Her one-point agenda is to reverse the pathetic conditions in the capital's Nanakpura's Shri Ram JJ Slum cluster: Even basic facilities like sanitation and proper water supply are a luxury for those living here. Water pipelines were laid and streetlights erected only last week, but there's no connection in either. "Development has never reached our area," says Kushma, who is fighting on a 'torch' symbol. "Even if I don't win, at least, I will know I tried to make our lives better."
Some residents in her slum echo Sanjay, saying they are convinced that BJP has propped her up to cut into the Congress and AAP votes in this Valmiki-majority area. "Nobody in the area knows that she is contesting and hasn't even started campaigning," says Vipin Kumar, a local.

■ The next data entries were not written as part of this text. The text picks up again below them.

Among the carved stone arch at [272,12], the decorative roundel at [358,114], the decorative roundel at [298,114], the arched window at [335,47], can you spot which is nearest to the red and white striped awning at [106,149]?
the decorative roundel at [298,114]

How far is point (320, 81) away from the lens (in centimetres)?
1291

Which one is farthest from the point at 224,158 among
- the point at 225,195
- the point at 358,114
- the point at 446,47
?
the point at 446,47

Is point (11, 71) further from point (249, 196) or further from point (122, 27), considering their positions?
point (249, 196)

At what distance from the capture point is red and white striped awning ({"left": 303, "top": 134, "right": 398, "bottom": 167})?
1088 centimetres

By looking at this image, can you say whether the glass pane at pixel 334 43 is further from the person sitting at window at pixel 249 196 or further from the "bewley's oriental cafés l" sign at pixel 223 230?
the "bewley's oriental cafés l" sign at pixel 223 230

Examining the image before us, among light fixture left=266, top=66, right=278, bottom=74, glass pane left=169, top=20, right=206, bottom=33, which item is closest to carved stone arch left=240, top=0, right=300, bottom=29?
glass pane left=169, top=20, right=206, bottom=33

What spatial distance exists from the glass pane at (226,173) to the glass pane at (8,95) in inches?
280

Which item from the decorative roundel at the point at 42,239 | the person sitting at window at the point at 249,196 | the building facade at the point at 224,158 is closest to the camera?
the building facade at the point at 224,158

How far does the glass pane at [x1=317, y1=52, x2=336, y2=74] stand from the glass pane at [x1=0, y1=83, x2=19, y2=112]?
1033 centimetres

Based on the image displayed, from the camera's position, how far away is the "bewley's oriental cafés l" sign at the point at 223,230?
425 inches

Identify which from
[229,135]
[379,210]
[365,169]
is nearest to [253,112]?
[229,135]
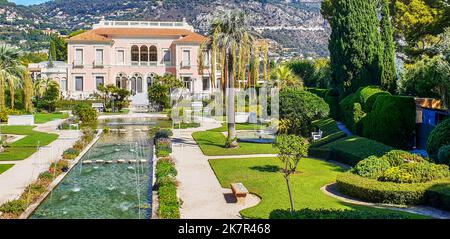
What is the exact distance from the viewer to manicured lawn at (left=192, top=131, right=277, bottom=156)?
2272 cm

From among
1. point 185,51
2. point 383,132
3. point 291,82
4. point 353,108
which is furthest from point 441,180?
point 185,51

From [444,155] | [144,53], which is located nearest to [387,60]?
[444,155]

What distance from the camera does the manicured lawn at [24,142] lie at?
21.8m

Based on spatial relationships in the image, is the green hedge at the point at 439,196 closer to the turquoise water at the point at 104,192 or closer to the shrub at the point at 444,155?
the shrub at the point at 444,155

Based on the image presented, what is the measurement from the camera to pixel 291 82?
46375 mm

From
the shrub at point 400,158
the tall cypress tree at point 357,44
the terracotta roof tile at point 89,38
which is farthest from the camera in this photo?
the terracotta roof tile at point 89,38

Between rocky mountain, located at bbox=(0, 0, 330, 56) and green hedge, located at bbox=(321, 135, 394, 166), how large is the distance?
12498 centimetres

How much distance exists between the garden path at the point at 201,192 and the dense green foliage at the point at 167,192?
251mm

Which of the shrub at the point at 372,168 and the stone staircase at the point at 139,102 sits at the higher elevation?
the stone staircase at the point at 139,102

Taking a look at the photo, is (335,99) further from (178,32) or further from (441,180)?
(178,32)

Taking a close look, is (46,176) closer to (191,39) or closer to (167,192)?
(167,192)

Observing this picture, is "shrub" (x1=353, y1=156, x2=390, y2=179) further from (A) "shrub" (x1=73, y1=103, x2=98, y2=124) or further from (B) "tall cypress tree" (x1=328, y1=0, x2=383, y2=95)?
(A) "shrub" (x1=73, y1=103, x2=98, y2=124)

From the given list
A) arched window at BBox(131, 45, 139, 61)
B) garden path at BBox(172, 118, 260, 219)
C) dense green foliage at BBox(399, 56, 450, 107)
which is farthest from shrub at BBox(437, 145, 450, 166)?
arched window at BBox(131, 45, 139, 61)

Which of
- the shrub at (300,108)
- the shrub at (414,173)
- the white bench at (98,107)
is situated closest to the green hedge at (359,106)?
the shrub at (300,108)
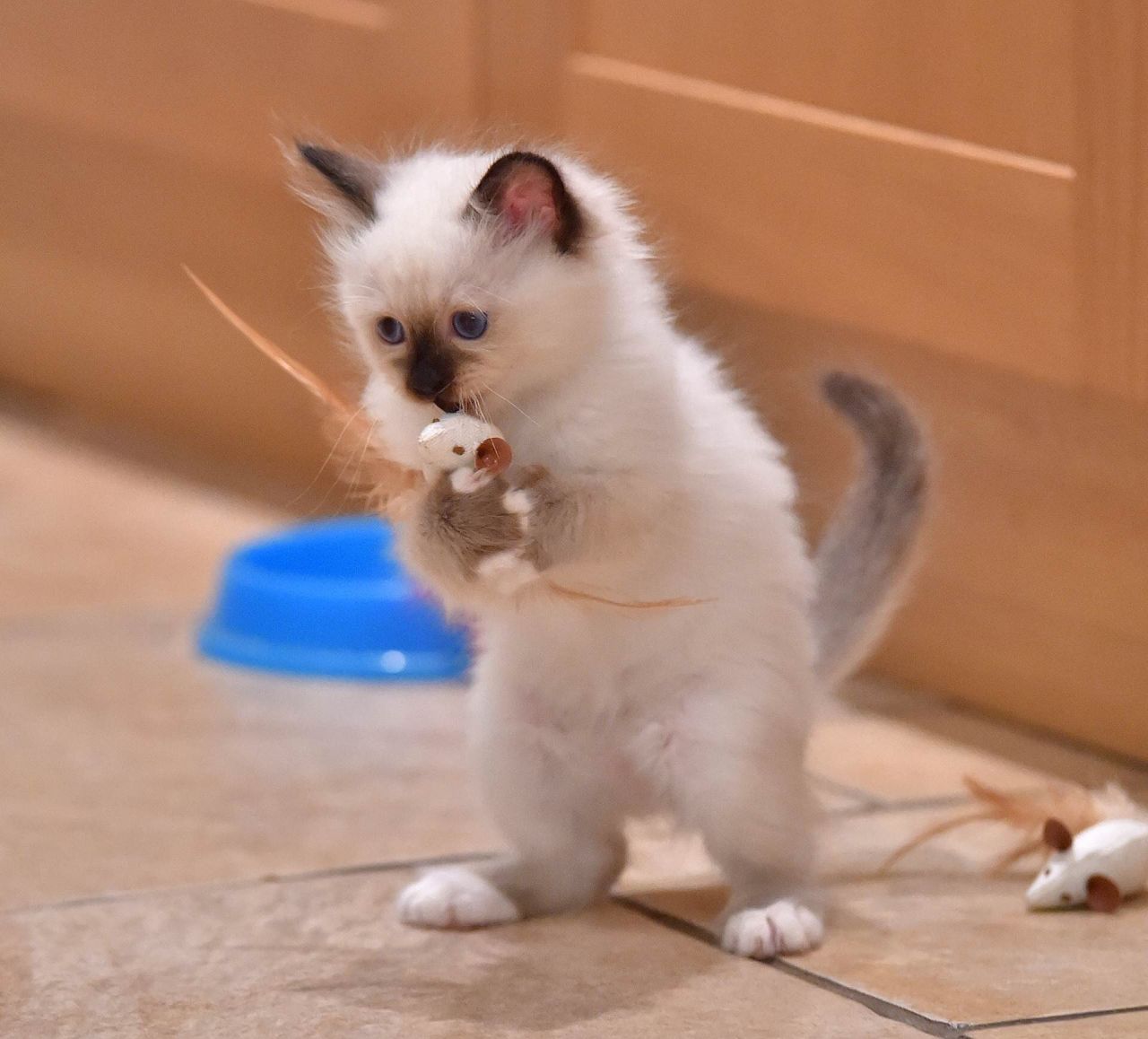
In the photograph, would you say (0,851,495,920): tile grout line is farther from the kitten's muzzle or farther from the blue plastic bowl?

Neither does Kushma's brother Dheeraj, a vendor.
Sanjay Kumar, the cluster's pradhan, told TOI that Kushma's candidature is expected to help BJP. "The votes will get split between AAP, Congress and her; and BJP will benefit from this."
Kushma refutes the allegations, saying some workers of the mainstream parties, who are banking on the slum vote bank, are spreading these rumours. "I works in four houses and get so tired at the end of the day that I am yet to begin campaigning," she says. Kushma has taken off this Sunday and Monday to reach out to the people. Apart from her slum, she will campaign in Ambedkar Basti of RK Puram constituency.
The erstwhile Congress government had promised to relocate the Nankpuri slum-dwellers into flats, but it never materialized. "We have been living in such pathetic conditions for all our lives and the government as well the opposition have ignored us," Kushma says, adding that her family is hopeful that the slum will this time choose her for a change. And if her dream comes true, may be, her four children who stay away from her because her shanty is too tiny will return for good.